Apply blackout on when dedup URL equals request URL

This commit is contained in:
Vangelis Banos 2018-07-24 07:16:21 +00:00
parent 2c2c1d008a
commit 6b1d60c390
2 changed files with 3 additions and 8 deletions

View File

@ -166,8 +166,7 @@ def test_special_dont_write_prefix():
recorder.read()
old = datetime.utcnow() - timedelta(0, 3600)
ru = RecordedUrl(
url='http://example.com/yes',
# content_type=hanzo.httptools.ResponseMessage.CONTENT_TYPE,
url='http://example.com/dup',
content_type='text/plain',
status=200, client_ip='127.0.0.2', request_data=b'abc',
response_recorder=recorder, remote_ip='127.0.0.3',
@ -181,7 +180,7 @@ def test_special_dont_write_prefix():
recorder.read()
recent = datetime.utcnow() - timedelta(0, 5)
ru = RecordedUrl(
url='http://example.com/yes', content_type='text/plain',
url='http://example.com/dup', content_type='text/plain',
status=200, client_ip='127.0.0.2', request_data=b'abc',
response_recorder=recorder, remote_ip='127.0.0.3',
timestamp=datetime.utcnow(),

View File

@ -114,10 +114,6 @@ class WarcWriterProcessor(warcprox.BaseStandardPostfetchProcessor):
if recorded_url.warcprox_meta
and 'warc-prefix' in recorded_url.warcprox_meta
else self.options.prefix)

════════════════

• **Written tasks**:
• 1. Rewrite the entries from the first one through the line containing "20.5 meters", both ends included, with "wooden dock" replaced by "wooden pier" and everything else left as it is, and output only those lines.
• 2. Continue the warcprox commit diff from the point where it stops.
The commit text above has nothing to do with the entries that follow.

════════════════

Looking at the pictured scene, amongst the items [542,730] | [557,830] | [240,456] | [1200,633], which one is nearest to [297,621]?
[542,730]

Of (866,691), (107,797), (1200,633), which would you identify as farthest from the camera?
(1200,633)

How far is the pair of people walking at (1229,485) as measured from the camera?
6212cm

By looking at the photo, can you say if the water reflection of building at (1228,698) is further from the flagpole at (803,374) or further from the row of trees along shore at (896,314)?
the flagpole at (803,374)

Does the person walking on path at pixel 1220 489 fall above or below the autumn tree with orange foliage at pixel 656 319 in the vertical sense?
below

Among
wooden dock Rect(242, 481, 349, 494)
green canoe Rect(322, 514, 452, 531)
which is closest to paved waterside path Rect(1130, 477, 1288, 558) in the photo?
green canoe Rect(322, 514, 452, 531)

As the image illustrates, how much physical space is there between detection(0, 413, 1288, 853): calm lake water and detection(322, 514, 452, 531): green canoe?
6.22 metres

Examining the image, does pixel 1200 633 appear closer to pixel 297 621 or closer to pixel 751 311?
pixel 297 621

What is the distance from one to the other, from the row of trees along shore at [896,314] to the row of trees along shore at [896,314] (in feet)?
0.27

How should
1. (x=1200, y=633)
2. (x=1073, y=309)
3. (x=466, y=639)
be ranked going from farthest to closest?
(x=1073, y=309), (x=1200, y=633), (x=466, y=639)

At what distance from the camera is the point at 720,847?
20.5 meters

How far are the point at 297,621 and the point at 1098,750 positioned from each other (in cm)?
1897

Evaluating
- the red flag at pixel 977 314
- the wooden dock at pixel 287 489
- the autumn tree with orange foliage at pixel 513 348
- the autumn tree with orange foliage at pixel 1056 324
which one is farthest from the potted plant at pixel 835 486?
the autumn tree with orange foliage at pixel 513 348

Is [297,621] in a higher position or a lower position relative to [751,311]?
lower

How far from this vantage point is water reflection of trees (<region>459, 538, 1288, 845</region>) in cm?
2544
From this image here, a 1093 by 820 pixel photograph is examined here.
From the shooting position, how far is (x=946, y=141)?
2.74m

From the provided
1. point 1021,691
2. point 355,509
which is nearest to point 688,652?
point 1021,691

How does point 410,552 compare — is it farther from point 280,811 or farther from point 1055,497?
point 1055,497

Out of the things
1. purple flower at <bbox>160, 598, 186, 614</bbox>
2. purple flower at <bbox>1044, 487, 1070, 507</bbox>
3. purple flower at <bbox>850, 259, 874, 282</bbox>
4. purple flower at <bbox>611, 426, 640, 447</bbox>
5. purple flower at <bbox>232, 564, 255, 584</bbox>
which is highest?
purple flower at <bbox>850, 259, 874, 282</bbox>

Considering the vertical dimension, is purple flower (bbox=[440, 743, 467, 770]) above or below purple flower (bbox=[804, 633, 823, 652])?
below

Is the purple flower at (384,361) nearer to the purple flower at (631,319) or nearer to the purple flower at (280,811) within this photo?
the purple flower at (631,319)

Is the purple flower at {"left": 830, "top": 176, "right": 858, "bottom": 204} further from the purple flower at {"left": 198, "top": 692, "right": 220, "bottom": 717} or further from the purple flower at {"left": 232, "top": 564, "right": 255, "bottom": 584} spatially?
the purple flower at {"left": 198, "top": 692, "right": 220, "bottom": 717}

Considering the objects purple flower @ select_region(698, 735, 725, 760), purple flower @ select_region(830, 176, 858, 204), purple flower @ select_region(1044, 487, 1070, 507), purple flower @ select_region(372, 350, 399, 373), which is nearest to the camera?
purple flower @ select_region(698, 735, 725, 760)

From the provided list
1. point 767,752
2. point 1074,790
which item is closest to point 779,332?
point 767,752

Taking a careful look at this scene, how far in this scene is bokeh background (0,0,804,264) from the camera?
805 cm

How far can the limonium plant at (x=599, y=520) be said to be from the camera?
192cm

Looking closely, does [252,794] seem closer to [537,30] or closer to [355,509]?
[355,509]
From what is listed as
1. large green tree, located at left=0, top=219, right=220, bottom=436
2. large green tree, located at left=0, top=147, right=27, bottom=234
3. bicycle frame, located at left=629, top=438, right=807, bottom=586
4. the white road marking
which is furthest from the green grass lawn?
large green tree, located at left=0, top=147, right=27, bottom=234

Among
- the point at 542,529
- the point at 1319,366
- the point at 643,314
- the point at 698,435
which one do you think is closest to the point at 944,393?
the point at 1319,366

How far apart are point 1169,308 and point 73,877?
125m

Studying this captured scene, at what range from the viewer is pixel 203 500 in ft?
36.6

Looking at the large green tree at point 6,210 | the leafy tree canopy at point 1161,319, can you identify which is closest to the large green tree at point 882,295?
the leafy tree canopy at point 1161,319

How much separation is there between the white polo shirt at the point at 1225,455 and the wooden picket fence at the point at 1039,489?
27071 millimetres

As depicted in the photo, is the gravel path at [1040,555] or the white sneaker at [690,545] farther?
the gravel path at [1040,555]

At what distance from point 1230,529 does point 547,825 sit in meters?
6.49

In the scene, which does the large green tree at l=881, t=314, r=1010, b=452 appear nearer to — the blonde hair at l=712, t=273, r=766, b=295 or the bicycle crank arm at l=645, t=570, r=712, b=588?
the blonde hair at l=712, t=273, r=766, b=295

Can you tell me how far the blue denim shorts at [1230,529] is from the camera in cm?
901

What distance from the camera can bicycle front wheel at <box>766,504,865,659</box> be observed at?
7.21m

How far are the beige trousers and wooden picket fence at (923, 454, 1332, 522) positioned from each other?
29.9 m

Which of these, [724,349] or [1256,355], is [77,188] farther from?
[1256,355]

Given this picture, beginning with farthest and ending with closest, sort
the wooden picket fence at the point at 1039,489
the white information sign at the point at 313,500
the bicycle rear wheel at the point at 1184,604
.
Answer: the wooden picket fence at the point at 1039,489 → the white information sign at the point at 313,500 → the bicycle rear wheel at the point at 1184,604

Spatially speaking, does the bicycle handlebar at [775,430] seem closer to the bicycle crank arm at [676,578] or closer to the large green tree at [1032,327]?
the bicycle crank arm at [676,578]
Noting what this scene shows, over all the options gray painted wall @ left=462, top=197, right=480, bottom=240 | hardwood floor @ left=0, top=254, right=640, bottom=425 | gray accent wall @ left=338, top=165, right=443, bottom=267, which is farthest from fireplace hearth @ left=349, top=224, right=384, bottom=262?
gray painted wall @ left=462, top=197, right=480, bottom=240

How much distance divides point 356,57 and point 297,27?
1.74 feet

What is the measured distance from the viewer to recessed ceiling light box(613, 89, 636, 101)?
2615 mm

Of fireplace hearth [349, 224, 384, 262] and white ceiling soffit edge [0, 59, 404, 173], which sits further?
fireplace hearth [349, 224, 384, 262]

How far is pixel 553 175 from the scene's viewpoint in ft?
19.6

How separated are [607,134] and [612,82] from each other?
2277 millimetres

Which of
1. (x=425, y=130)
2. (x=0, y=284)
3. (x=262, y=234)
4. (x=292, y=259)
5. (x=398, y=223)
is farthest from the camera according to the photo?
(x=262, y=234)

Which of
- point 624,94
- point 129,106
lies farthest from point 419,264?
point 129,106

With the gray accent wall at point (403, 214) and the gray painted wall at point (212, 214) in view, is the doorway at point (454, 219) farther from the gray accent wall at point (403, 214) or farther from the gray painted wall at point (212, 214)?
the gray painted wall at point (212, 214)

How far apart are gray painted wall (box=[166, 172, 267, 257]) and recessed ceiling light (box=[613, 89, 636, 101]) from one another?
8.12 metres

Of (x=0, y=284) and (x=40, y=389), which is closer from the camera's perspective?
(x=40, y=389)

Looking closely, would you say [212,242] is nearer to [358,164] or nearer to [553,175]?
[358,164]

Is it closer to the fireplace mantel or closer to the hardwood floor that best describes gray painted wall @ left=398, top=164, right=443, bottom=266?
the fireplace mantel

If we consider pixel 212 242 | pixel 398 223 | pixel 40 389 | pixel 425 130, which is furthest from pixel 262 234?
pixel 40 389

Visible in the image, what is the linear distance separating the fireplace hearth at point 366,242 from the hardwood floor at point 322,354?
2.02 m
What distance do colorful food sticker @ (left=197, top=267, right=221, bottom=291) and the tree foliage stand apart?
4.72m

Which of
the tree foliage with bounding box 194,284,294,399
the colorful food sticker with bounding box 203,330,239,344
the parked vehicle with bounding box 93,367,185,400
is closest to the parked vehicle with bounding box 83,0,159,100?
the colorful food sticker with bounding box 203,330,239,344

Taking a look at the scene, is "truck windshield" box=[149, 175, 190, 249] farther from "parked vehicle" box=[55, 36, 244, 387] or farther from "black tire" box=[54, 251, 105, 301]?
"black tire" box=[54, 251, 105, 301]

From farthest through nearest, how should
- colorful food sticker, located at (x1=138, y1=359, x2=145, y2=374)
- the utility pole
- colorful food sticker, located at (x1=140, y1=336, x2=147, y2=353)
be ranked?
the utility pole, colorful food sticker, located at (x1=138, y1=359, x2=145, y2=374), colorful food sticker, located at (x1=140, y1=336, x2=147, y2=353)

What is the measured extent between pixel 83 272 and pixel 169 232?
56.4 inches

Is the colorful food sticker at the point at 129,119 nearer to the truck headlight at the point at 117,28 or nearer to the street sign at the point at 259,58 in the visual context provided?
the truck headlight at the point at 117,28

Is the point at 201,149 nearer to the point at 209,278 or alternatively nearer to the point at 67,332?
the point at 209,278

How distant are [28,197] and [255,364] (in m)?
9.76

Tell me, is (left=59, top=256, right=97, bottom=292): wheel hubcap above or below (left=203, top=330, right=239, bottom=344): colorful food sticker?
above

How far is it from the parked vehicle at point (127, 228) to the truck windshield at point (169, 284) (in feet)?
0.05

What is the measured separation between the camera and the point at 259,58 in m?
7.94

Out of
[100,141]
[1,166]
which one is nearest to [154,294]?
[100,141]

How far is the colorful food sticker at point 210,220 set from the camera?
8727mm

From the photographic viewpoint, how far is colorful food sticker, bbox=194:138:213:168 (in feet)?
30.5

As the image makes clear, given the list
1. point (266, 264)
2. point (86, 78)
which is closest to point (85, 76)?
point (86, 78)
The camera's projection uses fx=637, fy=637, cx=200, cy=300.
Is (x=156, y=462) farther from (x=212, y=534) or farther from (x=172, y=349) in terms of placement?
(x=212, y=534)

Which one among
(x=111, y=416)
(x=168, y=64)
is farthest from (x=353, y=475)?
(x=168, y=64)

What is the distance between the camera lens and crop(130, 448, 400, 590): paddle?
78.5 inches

════════════════

• **Solved problems**:
• 1.
Looking at the pictured scene, amongst the items [542,730] | [557,830] | [240,456] | [1200,633], which one is nearest to [297,621]?
[542,730]

Of (866,691), (107,797), (1200,633), which would you identify as farthest from the camera?
(1200,633)

How far is the pair of people walking at (1229,485) as measured from the camera?
6212cm

By looking at the photo, can you say if the water reflection of building at (1228,698) is further from the flagpole at (803,374) or further from the row of trees along shore at (896,314)?
the flagpole at (803,374)

Does the person walking on path at pixel 1220 489 fall above or below the autumn tree with orange foliage at pixel 656 319 in the vertical sense?
below

Among
wooden pier Rect(242, 481, 349, 494)
green canoe Rect(322, 514, 452, 531)
which is closest to paved waterside path Rect(1130, 477, 1288, 558) in the photo?
green canoe Rect(322, 514, 452, 531)

As the image illustrates, how much physical space is there between detection(0, 413, 1288, 853): calm lake water and detection(322, 514, 452, 531): green canoe?
6.22 metres

Examining the image, does pixel 1200 633 appear closer to pixel 297 621 or closer to pixel 751 311?
pixel 297 621

What is the distance from one to the other, from the row of trees along shore at [896,314] to the row of trees along shore at [896,314] (in feet)?
0.27

How should
1. (x=1200, y=633)
2. (x=1073, y=309)
3. (x=466, y=639)
be ranked going from farthest to closest?
(x=1073, y=309), (x=1200, y=633), (x=466, y=639)

At what distance from the camera is the point at 720,847?
20.5 meters

• 2.
res = (prefix != '-' and not recorded_url.do_not_archive
and self._filter_accepts(recorded_url)
and not self._in_blackout(recorded_url))
# special warc name prefix '-' means "don't archive"
return (prefix != '-' and not recorded_url.do_not_archive
and self._filter_accepts(recorded_url)
@ -132,7 +128,7 @@ class WarcWriterProcessor(warcprox.BaseStandardPostfetchProcessor):
if self.blackout_period and hasattr(recorded_url, "dedup_info") and \
recorded_url.dedup_info:
dedup_date = recorded_url.dedup_info.get('date')
if dedup_date:
if dedup_date and recorded_url.dedup_info.get('url') == recorded_url.url:
try:
dt = datetime.strptime(dedup_date.decode('utf-8'),
'%Y-%m-%dT%H:%M:%SZ')